Di conseguenza il tono di Sick of Myself, bilanciato tra il dramma e la commedia nera, rifugiandosi nell'umorismo quando finisce l'inerzia, insegue i paradigmi crepuscolari di una donna divisa a metà, tra il narcisismo e la solitudine. Se Sick of Myself ci porta all'improvviso in un finale che cade a piombo, esaurendo precocemente la storia, fermandosi sul più bello dopo un meccanismo a tratti ripetitivo, Borgli, in qualche modo, sfrutta la protagonista rendendola un manifesto contemporaneo. Di più, racchiudendo in lei i paradigmi di una società indirizzata sempre più verso il vittimismo come chiave di accettazione, nel bel mezzo di un clima perennemente malato in cui la disperazione finisce per far rima con la realizzazione.

Conclusioni

Più di tutto, Sick of Myself dimostra il talento del norvegese Kristoffer Borgli che, sfruttando i lati oscuri della commedia, mette insieme un'opera satirica e grottesca sul narcisismo contemporaneo.

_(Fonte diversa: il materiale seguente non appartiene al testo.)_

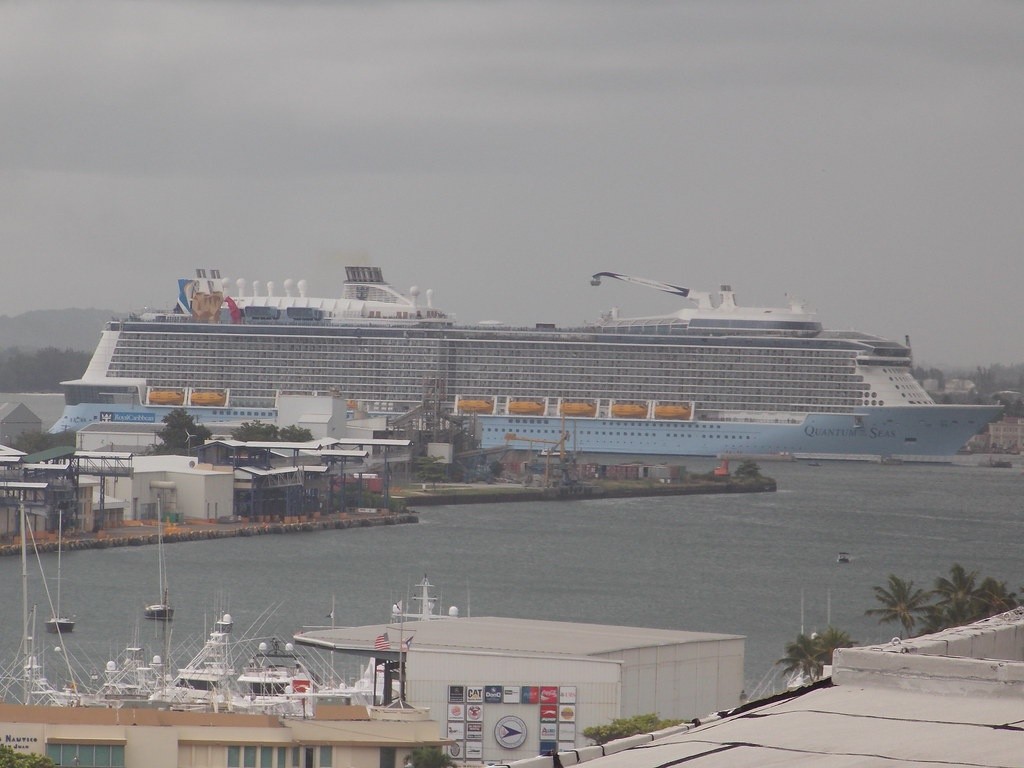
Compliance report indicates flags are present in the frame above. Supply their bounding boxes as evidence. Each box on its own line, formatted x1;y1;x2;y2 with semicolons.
372;631;392;653
404;634;416;653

Come già scritto nella recensione, sottolineiamo il talento di Kristine Kujath Thorp, eccezionale nel trasformarsi fisicamente e mentalmente.

Movieplayer.it
3.0/5
Voto medio
3.0/5

Perché ci piace

  • Kristine Kujath Thorp è molto brava.
  • L'umorismo nero.
  • L'accusa sociale sull'apparenza e il narcisismo.
  • Il pretesto.

Cosa non va

  • Il film finisce sul più bello.
  • Tende a ripetersi nella parte centrale.